## What needs to be done
Could you retype the Game of Thrones piece below in full, word for word?

Who do you want to die in tomorrow’s Game Of Thrones?
Ghost (Photo: HBO), Samwell Tarly (Photo: Helen Sloan/HBO), Tyrion Lannister (Photo: Helen Slean/HBO)

This week’s question is pegged to the showdown on everyone’s mind: Who do you want to die in tomorrow’s Game Of Thrones?

Danette Chavez

Call it an act of mercy, but I’m going with Theon Greyjoy, who basically signed his own death warrant (assuming they have those in Westeros) when he betrayed the Starks. I admire his rescue of Yara as much as I appreciate her response—a headbutt—and sure, he helped Sansa get away from Ramsay. Despite a stray act of bravery here and there, Theon’s been shuffling his way off the mortal coil for several seasons now, eager for the sweet oblivion of death and for everyone but the North to forget what he did. I say we give it to him.


Myles McNutt

I’ve been resistant to “Death Pools,” because I don’t want to pin myself into a certain idea of the show’s endgame and end up disappointed, but when faced with this question I realized I really want to see how they’re going to kill Ghost. That seems morbid, I know, but they’ve exhausted so many potential direwolf deaths: You had the execution of Lady, the defiling of Grey Wind, the heroic sacrifice of Summer, and the performative off-screen beheading of Shaggydog. If Ghost is going to die, and I certainly believe he will, I want to see what kind of end the writers have cooked up that manages to avoid feeling like a retread of one of his siblings’ fates. If they didn’t get fed up dealing with the logistics of his survival and kill him at earlier opportunities, I truly feel they must have something especially tragic, heroic, or brutal in mind, and I’m going to focus my curiosity there to avoid confronting the sheer volume of lives hanging in the balance at the moment.

## Entries supplied
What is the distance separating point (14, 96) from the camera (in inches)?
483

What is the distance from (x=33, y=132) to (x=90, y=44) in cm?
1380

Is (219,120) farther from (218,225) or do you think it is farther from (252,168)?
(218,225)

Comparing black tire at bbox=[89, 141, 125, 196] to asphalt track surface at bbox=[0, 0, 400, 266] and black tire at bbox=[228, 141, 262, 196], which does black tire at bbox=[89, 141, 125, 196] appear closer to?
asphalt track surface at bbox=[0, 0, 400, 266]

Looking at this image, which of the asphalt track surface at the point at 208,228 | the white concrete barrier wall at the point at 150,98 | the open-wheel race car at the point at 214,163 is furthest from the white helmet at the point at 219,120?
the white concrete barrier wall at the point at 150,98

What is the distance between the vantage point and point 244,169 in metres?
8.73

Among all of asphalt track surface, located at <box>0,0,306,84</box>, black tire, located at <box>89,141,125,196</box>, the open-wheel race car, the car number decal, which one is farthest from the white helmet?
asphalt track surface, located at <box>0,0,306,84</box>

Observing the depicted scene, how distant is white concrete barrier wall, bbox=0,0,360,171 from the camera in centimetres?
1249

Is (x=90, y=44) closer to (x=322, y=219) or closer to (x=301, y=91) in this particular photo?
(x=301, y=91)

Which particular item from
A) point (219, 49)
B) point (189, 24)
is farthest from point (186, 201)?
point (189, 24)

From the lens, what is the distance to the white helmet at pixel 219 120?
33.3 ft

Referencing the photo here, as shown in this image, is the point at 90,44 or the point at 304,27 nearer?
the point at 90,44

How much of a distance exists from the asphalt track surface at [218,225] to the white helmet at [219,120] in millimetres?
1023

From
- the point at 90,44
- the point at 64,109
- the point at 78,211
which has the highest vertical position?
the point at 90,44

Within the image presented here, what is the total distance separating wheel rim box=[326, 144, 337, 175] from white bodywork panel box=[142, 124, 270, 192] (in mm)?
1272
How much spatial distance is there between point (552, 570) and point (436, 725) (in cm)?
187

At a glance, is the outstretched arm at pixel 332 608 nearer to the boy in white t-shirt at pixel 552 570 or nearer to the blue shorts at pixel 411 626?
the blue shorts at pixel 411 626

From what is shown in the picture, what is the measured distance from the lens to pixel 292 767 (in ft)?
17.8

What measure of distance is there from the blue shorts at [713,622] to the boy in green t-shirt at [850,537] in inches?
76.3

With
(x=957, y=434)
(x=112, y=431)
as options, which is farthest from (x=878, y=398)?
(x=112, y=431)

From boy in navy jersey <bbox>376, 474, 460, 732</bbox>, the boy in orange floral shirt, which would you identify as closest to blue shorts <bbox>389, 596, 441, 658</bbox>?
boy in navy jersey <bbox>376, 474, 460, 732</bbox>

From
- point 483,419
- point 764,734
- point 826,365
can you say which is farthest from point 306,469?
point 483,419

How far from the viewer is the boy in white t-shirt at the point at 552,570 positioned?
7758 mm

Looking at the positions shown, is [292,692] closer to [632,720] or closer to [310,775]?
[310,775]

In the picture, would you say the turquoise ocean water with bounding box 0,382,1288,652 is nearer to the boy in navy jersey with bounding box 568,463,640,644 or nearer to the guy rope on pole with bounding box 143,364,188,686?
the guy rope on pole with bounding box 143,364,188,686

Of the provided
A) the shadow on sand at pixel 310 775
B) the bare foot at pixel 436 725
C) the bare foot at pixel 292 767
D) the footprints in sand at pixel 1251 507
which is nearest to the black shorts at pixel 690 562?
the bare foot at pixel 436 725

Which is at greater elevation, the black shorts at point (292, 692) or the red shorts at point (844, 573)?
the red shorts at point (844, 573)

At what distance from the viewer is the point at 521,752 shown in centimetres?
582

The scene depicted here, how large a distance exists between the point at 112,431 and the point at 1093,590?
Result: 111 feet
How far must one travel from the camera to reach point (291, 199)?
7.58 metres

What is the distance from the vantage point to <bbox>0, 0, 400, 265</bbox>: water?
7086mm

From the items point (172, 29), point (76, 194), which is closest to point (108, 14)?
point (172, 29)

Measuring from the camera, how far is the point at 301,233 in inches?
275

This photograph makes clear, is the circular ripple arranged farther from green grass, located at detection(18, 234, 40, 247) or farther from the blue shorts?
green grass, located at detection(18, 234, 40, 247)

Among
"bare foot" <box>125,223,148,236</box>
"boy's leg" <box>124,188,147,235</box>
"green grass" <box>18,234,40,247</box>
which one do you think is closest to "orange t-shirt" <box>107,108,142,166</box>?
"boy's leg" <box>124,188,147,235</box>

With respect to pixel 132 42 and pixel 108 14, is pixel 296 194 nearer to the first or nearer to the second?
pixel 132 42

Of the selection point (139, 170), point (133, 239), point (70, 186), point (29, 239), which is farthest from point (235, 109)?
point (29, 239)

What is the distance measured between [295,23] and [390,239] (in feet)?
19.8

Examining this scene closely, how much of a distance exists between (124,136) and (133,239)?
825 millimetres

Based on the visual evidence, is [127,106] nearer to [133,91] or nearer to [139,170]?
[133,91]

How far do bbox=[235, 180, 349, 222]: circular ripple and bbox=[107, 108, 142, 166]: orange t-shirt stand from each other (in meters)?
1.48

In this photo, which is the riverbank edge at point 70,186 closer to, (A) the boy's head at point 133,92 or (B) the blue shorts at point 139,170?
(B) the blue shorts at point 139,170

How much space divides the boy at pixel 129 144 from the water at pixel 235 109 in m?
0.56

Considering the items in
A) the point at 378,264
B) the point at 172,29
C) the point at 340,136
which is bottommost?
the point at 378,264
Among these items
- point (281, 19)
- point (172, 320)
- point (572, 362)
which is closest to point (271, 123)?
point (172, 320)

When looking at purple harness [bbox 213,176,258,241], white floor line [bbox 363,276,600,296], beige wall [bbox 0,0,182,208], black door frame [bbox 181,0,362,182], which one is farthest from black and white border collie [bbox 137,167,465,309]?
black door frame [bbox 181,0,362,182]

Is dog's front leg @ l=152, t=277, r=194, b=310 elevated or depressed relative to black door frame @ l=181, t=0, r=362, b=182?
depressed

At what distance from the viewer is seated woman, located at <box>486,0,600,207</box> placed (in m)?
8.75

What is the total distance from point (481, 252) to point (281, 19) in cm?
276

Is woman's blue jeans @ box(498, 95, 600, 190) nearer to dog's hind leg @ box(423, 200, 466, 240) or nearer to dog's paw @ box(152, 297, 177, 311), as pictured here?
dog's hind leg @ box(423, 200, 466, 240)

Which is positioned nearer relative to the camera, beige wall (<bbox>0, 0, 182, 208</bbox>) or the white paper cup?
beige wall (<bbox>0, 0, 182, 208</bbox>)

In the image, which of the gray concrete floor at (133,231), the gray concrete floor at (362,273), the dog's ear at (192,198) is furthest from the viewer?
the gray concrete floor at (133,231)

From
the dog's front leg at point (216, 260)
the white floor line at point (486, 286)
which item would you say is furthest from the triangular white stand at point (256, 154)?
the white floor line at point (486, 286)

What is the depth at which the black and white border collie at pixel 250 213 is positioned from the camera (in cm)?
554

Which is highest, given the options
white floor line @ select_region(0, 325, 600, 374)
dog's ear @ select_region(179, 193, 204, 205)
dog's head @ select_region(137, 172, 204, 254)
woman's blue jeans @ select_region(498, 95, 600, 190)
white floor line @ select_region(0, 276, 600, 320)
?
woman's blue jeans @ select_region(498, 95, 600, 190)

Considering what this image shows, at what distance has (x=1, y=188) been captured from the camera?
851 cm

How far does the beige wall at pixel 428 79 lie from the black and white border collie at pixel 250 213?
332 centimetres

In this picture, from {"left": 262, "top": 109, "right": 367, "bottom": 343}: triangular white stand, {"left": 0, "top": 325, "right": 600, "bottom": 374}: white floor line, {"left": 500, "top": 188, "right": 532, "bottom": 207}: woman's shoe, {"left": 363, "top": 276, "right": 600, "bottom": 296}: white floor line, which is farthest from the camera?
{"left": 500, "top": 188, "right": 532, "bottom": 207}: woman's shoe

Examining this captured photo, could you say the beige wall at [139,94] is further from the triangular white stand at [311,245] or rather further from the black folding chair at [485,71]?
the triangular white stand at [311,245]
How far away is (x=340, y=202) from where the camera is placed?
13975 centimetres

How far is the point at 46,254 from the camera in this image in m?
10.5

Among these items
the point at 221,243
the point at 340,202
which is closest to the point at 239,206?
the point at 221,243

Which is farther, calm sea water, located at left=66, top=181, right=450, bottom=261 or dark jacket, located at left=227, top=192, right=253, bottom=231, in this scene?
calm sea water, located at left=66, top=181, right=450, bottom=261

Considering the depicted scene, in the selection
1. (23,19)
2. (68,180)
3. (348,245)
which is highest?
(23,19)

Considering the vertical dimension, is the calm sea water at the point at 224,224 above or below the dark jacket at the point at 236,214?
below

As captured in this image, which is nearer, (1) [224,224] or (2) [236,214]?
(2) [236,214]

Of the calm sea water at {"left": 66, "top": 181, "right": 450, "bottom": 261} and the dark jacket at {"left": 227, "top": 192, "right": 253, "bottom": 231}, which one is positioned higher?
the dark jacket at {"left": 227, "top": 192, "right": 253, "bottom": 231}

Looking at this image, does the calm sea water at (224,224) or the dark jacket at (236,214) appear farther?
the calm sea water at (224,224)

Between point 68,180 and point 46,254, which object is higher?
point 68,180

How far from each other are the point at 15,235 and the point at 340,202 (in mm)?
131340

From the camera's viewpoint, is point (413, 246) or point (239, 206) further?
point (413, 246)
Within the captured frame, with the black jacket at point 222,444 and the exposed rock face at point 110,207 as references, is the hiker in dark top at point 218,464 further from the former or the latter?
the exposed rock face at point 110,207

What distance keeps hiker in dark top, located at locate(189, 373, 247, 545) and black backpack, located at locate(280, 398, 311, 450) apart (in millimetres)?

## Task solution
Who do you want to die in tomorrow’s Game Of Thrones?
Ghost (Photo: HBO), Samwell Tarly (Photo: Helen Sloan/HBO), Tyrion Lannister (Photo: Helen Slean/HBO)

This week’s question is pegged to the showdown on everyone’s mind: Who do you want to die in tomorrow’s Game Of Thrones?

Danette Chavez

Call it an act of mercy, but I’m going with Theon Greyjoy, who basically signed his own death warrant (assuming they have those in Westeros) when he betrayed the Starks. I admire his rescue of Yara as much as I appreciate her response—a headbutt—and sure, he helped Sansa get away from Ramsay. Despite a stray act of bravery here and there, Theon’s been shuffling his way off the mortal coil for several seasons now, eager for the sweet oblivion of death and for everyone but the North to forget what he did. I say we give it to him.


Myles McNutt

I’ve been resistant to “Death Pools,” because I don’t want to pin myself into a certain idea of the show’s endgame and end up disappointed, but when faced with this question I realized I really want to see how they’re going to kill Ghost. That seems morbid, I know, but they’ve exhausted so many potential direwolf deaths: You had the execution of Lady, the defiling of Grey Wind, the heroic sacrifice of Summer, and the performative off-screen beheading of Shaggydog. If Ghost is going to die, and I certainly believe he will, I want to see what kind of end the writers have cooked up that manages to avoid feeling like a retread of one of his siblings’ fates. If they didn’t get fed up dealing with the logistics of his survival and kill him at earlier opportunities, I truly feel they must have something especially tragic, heroic, or brutal in mind, and I’m going to focus my curiosity there to avoid confronting the sheer volume of lives hanging in the balance at the moment.